The report, Health Care Cost & Utilization in 2022, analyzes data for about 1.2 million people with private health insurance and nearly $10 billion in health care spending in 2022. Detailed analysis for 102 medical groups is available through a set of appendix tables to the report.

Key Report Findings

  • Statewide, the total cost of care (TCOC) for people with private insurance increased by 7.0 percent per person in 2022. Growth in 2022 was slower than the 12.5 percent experienced in 2021, much of which likely represented “catch-up” back to normal levels of service utilization following pandemic declines. The most recent 3-year average growth rate was 5.5 percent, which was higher than the average annual growth of 4.9 percent from 2014 to 2019.
  • Costs grew fastest in 2022 for prescription drugs (17.1 percent per person). The slowest rate of growth was for inpatient hospital services, which increased by 0.4 percent. Costs for outpatient hospital services and professional services grew by 8.3 percent and 4.3 percent, respectively.
  • Costs per person with private insurance vary substantially by region of the state. The lowest cost region in 2022 was St. Cloud, with costs 8.8 percent below the state average due primarily to lower use of services but also lower prices. The highest cost region was Rochester, with costs 37.4 percent above the state average, due to higher prices. The regional analysis is based on where patients live, not where they receive services.
  • For most service types, utilization continued to rebound in 2022 from declines experienced during the COVID-19 pandemic. Among service categories analyzed for this report, outpatient surgery had the largest increase at 8.0 percent.
    • One exception to the trend of increased utilization was inpatient hospital admissions, which showed a 4.3 percent decline in 2022. Inpatient hospital admissions are the only category of service included in the report with utilization that remains below pre-pandemic (2019) rates for patients with private health insurance.
  • The report also sheds light on variation in prices for individual services. For example, in 2022 the cost for a chest x-ray ranged from $49 to $348, depending on where the service took place. The prices paid by private health insurance are substantially higher than other insurance types.
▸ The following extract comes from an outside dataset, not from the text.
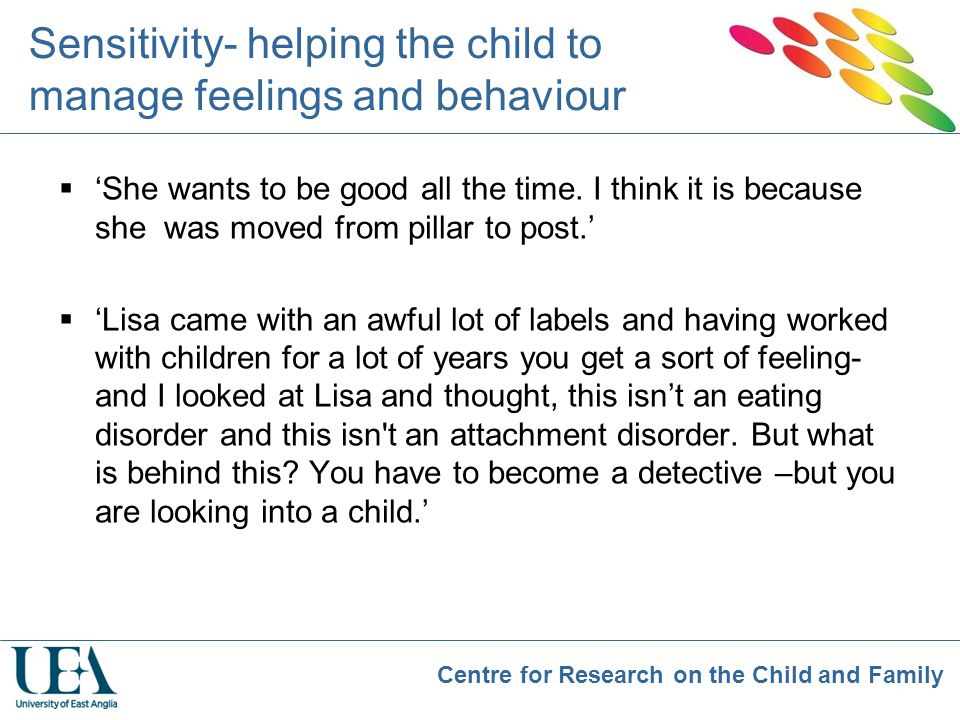 Sensitivity- helping the child to manage feelings and behaviour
For example, in 2022 private health insurers paid just over double Medicare reimbursement rates for a basket of comparable services that has been tracked over time by MNCM. The gap between private insurance and Medicare rates has been increasing over time.

“The analysis in this report is a powerful source of information about trends and variation in health care costs and utilization across Minnesota,” said Julie Sonier, MNCM President and CEO. “With this data, we can better understand health care cost trends at the statewide, regional, and medical group levels, including how differences in use of services and differences in prices contribute to this variation.”


This report is based on analysis of claims data for 2022 from Blue Cross Blue Shield of Minnesota, HealthPartners, Medica Health Plans, and Preferred One. The analysis used the nationally-endorsed Total Cost of Care methodology developed by HealthPartners. Patients are attributed to medical groups based on where they receive the majority of primary care services. For analysis at the regional and medical groups levels, the data are risk-adjusted and high-cost outliers are truncated. More details on the methodology are available in the report.

Importance of Measurement

Measuring and reporting on health care cost, utilization, and quality helps consumers understand how care varies across providers, allows providers to identify improvement opportunities and how their measures compare to others, and helps health plans and other purchasers better understand and improve value for money that is spent on health care.

“Minnesota is unique in the capabilities that we’ve built to measure and report on a robust set of measures related to health care cost, utilization, quality, and disparities,” said Sonier. “Having a common set of priorities and common set of data have been huge assets to our state in focusing efforts to drive improvement.”